Requests:
a) Answer these questions using the forum thread on Crochet FreeBSD and U-Boot below:
(i) On what device does the opening post aim to get FreeBSD running?
(ii) What file does SirDice link to in his reply?
(iii) According to Phishfry, what results from building on -STABLE?
b) From the forum thread on Crochet FreeBSD and U-Boot below, print the stretch from "# Crochet FreeBSD" through "the two merged.".

Supplied text:
━━━━━━

# Crochet FreeBSD and U-Boot



## ThothK (Oct 28, 2016)

Hi People,

Does anyone know if Crochet FreeBSD is still actually patching U-Boot? 
Also, is Crochet FreeBSD using the most recent stable release?
Lastly, are these patches binary patches or source code changes?

This is in the context of getting FreeBSD on an NVidia Shield K1. NVidia has a modified version of U-Boot for their Linux 4 Tegra effort. I would need to diff the NVidia version and the mainline version (or whatever U-Boot version Crochet FreeBSD is currently using) and somehow get the the two merged.


=thoth=


----------



## SirDice (Nov 3, 2016)

Just read the code: https://github.com/freebsd/crochet/blob/master/lib/uboot.sh


----------



## Phishfry (Nov 3, 2016)

ThothK said:


> Also, is Crochet FreeBSD using the most recent stable release?


Crochet uses whatever version source you build with.
If you build on -CURRENT you end up with a crossbuilt -CURRENT. Build on -STABLE and you get crossbuilt stable.

━━━━━━

Given entries:
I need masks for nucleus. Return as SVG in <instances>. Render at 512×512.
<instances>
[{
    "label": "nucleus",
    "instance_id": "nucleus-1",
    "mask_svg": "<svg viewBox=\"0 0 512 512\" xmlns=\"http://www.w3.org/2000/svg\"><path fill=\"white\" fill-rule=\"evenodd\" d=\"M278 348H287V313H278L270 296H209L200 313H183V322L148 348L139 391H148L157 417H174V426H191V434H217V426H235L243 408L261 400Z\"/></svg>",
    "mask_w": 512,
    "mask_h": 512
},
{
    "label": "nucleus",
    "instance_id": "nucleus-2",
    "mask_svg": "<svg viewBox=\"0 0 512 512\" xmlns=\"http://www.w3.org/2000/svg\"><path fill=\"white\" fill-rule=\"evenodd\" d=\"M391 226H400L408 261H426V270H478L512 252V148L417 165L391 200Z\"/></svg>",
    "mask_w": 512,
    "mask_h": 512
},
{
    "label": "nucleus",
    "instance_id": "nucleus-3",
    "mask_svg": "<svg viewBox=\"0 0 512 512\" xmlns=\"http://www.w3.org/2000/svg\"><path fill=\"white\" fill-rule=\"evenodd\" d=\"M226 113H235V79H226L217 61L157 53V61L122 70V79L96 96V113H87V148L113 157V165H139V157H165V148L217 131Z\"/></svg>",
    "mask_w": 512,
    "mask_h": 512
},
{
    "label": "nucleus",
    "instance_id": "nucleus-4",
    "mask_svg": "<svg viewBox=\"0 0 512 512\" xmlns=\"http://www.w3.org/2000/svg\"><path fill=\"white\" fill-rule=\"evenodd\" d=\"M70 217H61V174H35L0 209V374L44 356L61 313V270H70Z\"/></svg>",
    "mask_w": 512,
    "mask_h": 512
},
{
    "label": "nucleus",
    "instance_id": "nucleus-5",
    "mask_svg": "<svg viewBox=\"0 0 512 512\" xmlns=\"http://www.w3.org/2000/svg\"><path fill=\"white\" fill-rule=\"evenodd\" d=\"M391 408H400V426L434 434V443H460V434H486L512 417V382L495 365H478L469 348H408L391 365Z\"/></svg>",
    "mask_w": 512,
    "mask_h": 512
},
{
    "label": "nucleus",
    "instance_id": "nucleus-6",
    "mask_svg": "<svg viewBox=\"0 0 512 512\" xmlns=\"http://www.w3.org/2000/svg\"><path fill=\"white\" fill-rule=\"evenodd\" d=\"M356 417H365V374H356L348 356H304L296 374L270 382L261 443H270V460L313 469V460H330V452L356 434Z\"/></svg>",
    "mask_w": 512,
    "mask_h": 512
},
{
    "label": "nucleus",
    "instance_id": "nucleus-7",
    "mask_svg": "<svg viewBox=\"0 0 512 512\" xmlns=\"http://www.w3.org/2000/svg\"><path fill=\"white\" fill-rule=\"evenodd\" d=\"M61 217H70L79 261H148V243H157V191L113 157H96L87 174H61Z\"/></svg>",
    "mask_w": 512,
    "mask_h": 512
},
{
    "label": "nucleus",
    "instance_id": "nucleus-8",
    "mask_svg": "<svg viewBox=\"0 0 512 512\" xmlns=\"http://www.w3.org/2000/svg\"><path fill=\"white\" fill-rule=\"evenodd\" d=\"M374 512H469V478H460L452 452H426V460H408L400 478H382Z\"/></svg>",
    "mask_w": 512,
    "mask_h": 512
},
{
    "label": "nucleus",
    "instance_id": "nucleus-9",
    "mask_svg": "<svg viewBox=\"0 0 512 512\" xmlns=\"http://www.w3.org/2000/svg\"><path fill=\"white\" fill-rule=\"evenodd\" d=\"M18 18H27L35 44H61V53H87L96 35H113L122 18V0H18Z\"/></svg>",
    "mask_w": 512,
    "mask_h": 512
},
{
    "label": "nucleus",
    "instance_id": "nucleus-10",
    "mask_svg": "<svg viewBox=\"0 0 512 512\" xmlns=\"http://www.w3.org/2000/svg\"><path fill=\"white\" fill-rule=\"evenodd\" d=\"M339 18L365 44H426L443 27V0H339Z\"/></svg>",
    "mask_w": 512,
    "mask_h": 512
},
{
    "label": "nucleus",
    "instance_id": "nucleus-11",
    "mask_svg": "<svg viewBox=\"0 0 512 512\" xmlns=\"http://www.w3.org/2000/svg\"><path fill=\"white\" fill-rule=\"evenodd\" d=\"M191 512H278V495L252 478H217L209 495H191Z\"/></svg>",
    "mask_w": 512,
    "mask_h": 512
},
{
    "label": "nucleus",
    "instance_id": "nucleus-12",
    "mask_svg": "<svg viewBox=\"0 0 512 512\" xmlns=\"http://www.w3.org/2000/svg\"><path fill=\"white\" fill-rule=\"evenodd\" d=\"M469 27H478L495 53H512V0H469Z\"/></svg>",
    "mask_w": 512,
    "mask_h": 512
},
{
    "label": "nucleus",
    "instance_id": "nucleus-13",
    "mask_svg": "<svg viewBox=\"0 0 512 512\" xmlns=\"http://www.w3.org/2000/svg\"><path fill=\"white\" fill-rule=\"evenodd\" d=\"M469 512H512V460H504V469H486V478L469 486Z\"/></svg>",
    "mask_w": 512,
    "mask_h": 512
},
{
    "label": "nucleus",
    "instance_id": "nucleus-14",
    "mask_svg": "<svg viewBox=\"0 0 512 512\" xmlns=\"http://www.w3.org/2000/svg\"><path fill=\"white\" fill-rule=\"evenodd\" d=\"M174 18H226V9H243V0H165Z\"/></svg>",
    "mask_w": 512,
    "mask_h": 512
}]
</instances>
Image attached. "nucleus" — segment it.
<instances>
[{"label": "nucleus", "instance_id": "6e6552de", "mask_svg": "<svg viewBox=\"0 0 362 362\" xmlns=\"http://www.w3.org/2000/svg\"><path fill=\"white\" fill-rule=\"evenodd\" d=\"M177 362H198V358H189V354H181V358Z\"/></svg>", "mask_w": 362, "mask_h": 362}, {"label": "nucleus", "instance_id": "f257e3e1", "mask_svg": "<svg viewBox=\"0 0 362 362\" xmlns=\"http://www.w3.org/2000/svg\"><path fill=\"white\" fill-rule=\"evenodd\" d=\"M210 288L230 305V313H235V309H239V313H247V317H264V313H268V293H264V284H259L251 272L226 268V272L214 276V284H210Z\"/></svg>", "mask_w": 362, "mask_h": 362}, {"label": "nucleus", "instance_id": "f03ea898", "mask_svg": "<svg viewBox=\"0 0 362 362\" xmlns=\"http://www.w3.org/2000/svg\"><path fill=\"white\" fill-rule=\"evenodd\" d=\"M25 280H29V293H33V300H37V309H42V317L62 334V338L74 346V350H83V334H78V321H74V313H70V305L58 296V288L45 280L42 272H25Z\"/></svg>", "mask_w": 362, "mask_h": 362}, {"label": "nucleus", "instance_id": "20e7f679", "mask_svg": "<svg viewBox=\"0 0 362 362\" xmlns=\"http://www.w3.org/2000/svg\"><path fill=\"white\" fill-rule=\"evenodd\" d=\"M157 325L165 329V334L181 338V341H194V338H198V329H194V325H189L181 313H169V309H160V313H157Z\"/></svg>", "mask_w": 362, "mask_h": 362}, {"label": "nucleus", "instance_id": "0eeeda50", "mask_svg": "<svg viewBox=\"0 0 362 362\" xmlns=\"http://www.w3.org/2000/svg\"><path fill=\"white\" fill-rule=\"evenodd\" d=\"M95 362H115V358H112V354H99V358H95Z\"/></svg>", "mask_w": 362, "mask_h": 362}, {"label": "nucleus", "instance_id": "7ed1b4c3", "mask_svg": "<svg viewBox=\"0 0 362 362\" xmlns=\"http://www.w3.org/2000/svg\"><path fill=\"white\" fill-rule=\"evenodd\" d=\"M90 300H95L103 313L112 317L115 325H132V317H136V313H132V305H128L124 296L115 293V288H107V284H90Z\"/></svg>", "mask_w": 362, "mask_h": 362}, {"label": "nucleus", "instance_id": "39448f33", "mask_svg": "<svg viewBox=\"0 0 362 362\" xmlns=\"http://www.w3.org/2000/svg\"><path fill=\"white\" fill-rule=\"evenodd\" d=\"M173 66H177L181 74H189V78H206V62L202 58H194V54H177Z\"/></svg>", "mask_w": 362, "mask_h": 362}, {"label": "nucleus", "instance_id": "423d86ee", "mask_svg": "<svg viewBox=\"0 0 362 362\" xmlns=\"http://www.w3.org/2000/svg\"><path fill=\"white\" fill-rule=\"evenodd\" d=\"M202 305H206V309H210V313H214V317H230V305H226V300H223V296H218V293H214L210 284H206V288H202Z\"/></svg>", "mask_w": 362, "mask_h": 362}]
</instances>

━━━━━━

Outputs for the tasks:
a)
(i) An NVidia Shield K1.
(ii) lib/uboot.sh in the freebsd/crochet repository on GitHub.
(iii) A crossbuilt stable.

b)
# Crochet FreeBSD and U-Boot



## ThothK (Oct 28, 2016)

Hi People,

Does anyone know if Crochet FreeBSD is still actually patching U-Boot? 
Also, is Crochet FreeBSD using the most recent stable release?
Lastly, are these patches binary patches or source code changes?

This is in the context of getting FreeBSD on an NVidia Shield K1. NVidia has a modified version of U-Boot for their Linux 4 Tegra effort. I would need to diff the NVidia version and the mainline version (or whatever U-Boot version Crochet FreeBSD is currently using) and somehow get the the two merged.